# BERT Training for Phishing Email Detection

This notebook is designed to fine-tune a BERT model for the task of phishing email detection. We will utilize the Enron dataset for legitimate emails and a public phishing dataset for training and evaluation.

In [1]:
import pandas as pd
import numpy as np
import torch
from sklearn.model_selection import train_test_split
from transformers import BertTokenizer, BertForSequenceClassification, Trainer, TrainingArguments
from datasets import load_dataset, Dataset
import os

# Check if GPU is available
device = torch.device('cuda') if torch.cuda.is_available() else torch.device('cpu')
print(f'Using device: {device}')

## Load and Preprocess Data

We will load the datasets from the Enron and phishing directories, preprocess them, and create a training and testing split.

In [2]:
# Load datasets
enron_data = pd.read_csv(os.path.join('..', 'data', 'enron', 'enron_emails.csv'))
phishing_data = pd.read_csv(os.path.join('..', 'data', 'phishing', 'phishing_emails.csv'))

# Combine datasets
enron_data['label'] = 0  # Legitimate emails
phishing_data['label'] = 1  # Phishing emails
data = pd.concat([enron_data, phishing_data], ignore_index=True)

# Shuffle and split the dataset
train_data, test_data = train_test_split(data, test_size=0.2, random_state=42, stratify=data['label'])

## Tokenization

We will use the BERT tokenizer to convert the text data into the format required for BERT.

In [3]:
tokenizer = BertTokenizer.from_pretrained('bert-base-uncased')
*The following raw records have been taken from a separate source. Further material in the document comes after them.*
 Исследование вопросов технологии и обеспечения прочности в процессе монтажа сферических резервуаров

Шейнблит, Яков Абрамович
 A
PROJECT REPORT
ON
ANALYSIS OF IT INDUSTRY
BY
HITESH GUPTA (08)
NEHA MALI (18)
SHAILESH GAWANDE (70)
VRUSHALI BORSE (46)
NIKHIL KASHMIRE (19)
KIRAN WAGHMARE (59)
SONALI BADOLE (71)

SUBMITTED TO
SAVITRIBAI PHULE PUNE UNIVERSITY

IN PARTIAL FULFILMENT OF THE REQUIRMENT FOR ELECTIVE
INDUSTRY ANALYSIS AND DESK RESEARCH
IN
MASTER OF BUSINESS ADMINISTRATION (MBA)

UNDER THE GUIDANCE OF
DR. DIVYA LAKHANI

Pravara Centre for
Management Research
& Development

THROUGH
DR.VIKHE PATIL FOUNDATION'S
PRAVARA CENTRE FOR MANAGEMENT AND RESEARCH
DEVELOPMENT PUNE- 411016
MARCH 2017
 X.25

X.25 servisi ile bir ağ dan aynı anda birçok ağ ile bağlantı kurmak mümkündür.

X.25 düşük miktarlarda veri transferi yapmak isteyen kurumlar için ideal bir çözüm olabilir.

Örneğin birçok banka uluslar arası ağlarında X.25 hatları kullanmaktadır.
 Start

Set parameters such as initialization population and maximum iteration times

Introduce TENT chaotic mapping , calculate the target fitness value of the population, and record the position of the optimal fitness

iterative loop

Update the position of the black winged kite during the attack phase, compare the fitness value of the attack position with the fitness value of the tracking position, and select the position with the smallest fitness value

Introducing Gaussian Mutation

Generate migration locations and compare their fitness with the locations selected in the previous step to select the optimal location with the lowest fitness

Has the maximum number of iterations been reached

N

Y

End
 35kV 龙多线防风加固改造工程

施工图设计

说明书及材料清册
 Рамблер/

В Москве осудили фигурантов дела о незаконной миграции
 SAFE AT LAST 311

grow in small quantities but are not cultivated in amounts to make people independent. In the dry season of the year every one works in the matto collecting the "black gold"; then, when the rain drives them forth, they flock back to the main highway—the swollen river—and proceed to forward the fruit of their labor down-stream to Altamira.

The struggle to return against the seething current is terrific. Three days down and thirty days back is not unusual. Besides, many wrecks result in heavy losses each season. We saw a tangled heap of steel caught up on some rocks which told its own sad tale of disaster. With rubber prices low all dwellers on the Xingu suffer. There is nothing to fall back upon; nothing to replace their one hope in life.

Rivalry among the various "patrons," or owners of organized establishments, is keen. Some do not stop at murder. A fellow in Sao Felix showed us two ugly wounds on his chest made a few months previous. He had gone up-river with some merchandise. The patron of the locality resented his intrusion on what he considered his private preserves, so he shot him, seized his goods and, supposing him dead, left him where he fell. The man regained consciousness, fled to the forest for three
def tokenize_function(examples):
    return tokenizer(examples['text'], padding='max_length', truncation=True)

# Create Dataset objects
train_dataset = Dataset.from_pandas(train_data[['text', 'label']])
test_dataset = Dataset.from_pandas(test_data[['text', 'label']])

# Tokenize datasets
train_dataset = train_dataset.map(tokenize_function, batched=True)
test_dataset = test_dataset.map(tokenize_function, batched=True)

# Set format for PyTorch
train_dataset.set_format(type='torch', columns=['input_ids', 'attention_mask', 'label'])
test_dataset.set_format(type='torch', columns=['input_ids', 'attention_mask', 'label'])

## Model Training

We will now set up the BERT model for sequence classification and train it using the Trainer API.

In [4]:
model = BertForSequenceClassification.from_pretrained('bert-base-uncased', num_labels=2)
model.to(device)

training_args = TrainingArguments(
    output_dir='..\models\fine_tuned_bert_model',
    evaluation_strategy='epoch',
    learning_rate=2e-5,
    per_device_train_batch_size=16,
    per_device_eval_batch_size=16,
    num_train_epochs=3,
    weight_decay=0.01,
    logging_dir='logs',
)

trainer = Trainer(
    model=model,
    args=training_args,
    train_dataset=train_dataset,
    eval_dataset=test_dataset,
)

trainer.train()

## Save the Model

After training, we will save the fine-tuned model for later use.

In [5]:
model.save_pretrained('..\models\fine_tuned_bert_model')
tokenizer.save_pretrained('..\models\fine_tuned_bert_model')

## Conclusion

In this notebook, we have fine-tuned a BERT model for phishing email detection. The model is now ready for evaluation and integration into the Streamlit application.